I moved slowly to the window, and looked out once more across the world. I can best describe the passage of day and night, at this period, as a sort of gigantic, ponderous flicker. Moment by moment, the acceleration of time continued; so that, at nights now, I saw the moon, only as a swaying trail of palish fire, that varied from a mere line of light to a nebulous path, and then dwindled again, disappearing periodically.
The flicker of the days and nights quickened. The days had grown perceptibly darker, and a queer quality of dusk lay, as it were, in the atmosphere. The nights were so much lighter, that the stars were scarcely to be seen, saving here and there an occasional hair-like line of fire, that seemed to sway a little, with the moon.
Quicker, and ever quicker, ran the flicker of day and night; and, suddenly it seemed, I was aware that the flicker had died out, and, instead, there reigned a comparatively steady light, which was shed upon all the world, from an eternal river of flame that swung up and down, North and South, in stupendous, mighty swings.

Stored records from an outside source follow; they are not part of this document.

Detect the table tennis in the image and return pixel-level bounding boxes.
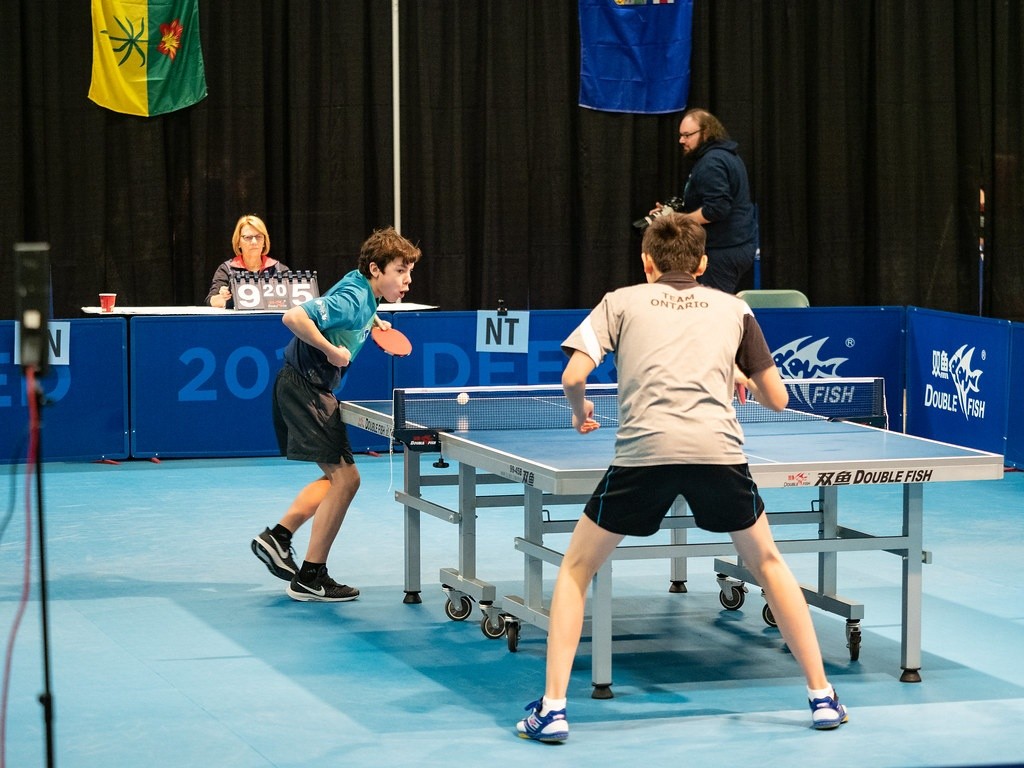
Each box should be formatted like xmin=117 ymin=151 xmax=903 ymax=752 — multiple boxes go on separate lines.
xmin=457 ymin=392 xmax=469 ymax=405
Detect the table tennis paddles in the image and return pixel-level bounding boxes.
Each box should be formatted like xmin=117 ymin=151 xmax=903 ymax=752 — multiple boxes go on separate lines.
xmin=735 ymin=381 xmax=749 ymax=409
xmin=370 ymin=317 xmax=413 ymax=358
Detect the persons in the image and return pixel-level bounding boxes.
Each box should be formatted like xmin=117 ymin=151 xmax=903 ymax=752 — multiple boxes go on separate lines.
xmin=514 ymin=213 xmax=850 ymax=743
xmin=203 ymin=215 xmax=291 ymax=309
xmin=649 ymin=107 xmax=758 ymax=298
xmin=251 ymin=224 xmax=422 ymax=603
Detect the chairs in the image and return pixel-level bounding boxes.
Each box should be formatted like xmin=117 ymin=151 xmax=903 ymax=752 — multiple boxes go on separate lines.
xmin=737 ymin=289 xmax=810 ymax=309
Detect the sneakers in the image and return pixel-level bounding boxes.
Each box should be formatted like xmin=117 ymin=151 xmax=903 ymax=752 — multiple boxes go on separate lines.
xmin=809 ymin=687 xmax=849 ymax=729
xmin=286 ymin=566 xmax=359 ymax=601
xmin=251 ymin=526 xmax=300 ymax=581
xmin=513 ymin=695 xmax=570 ymax=741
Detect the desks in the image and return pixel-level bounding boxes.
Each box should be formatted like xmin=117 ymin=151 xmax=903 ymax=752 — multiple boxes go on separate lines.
xmin=340 ymin=393 xmax=1003 ymax=701
xmin=83 ymin=301 xmax=440 ymax=319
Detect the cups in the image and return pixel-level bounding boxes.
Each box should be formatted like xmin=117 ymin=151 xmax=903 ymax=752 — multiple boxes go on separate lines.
xmin=99 ymin=293 xmax=117 ymax=313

The sky was now grown very much darker, and there was in the blue of it a heavy gloom, as though a vast blackness peered through it upon the earth. Yet, there was in it, also, a strange and awful clearness, and emptiness. Periodically, I had glimpses of a ghostly track of fire that swayed thin and darkly toward the sun-stream; vanished and reappeared. It was the scarcely visible moon-stream.
Looking out at the landscape, I was conscious again, of a blurring sort of ‘flitter,’ that came either from the light of the ponderous-swinging sun-stream, or was the result of the incredibly rapid changes of the earth’s surface. And every few moments, so it seemed, the snow would lie suddenly upon the world, and vanish as abruptly, as though an invisible giant ‘flitted’ a white sheet off and on the earth.

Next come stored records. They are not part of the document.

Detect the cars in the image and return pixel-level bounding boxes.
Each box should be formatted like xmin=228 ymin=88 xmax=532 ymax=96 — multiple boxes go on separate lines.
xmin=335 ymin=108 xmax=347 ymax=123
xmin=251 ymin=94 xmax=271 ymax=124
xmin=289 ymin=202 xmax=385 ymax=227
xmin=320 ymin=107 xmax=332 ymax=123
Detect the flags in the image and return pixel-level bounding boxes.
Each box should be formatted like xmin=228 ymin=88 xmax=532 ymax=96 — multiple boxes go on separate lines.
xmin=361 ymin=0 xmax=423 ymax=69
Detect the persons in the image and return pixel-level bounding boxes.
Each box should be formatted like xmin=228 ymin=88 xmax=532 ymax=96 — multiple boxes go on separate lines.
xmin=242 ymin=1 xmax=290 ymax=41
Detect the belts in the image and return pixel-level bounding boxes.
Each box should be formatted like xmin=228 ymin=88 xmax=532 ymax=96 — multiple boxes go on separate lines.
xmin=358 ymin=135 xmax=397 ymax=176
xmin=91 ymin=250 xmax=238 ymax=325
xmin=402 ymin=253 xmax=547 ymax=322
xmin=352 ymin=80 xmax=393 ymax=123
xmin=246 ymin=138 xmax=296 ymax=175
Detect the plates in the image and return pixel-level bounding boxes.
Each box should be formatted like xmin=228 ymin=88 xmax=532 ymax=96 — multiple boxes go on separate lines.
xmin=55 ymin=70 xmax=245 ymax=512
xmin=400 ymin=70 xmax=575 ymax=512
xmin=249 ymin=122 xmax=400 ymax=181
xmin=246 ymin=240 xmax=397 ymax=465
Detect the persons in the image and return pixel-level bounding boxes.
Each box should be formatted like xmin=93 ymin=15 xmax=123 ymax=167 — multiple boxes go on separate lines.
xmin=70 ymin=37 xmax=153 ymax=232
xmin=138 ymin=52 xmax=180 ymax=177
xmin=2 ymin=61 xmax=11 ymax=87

Time fled, and the weariness that was mine, grew insupportable. I turned from the window, and walked once across the room, the heavy dust deadening the sound of my footsteps. Each step that I took, seemed a greater effort than the one before. An intolerable ache, knew me in every joint and limb, as I trod my way, with a weary uncertainty.
By the opposite wall, I came to a weak pause, and wondered, dimly, what was my intent. I looked to my left, and saw my old chair. The thought of sitting in it brought a faint sense of comfort to my bewildered wretchedness. Yet, because I was so weary and old and tired, I would scarcely brace my mind to do anything but stand, and wish myself past those few yards. I rocked, as I stood. The floor, even, seemed a place for rest; but the dust lay so thick and sleepy and black. I turned, with a great effort of will, and made toward my chair. I reached it, with a groan of thankfulness. I sat down.
Everything about me appeared to be growing dim. It was all so strange and unthought of. Last night, I was a comparatively strong, though elderly man; and now, only a few hours later—! I looked at the little dust-heap that had once been Pepper. Hours! and I laughed, a feeble, bitter laugh; a shrill, cackling laugh, that shocked my dimming senses.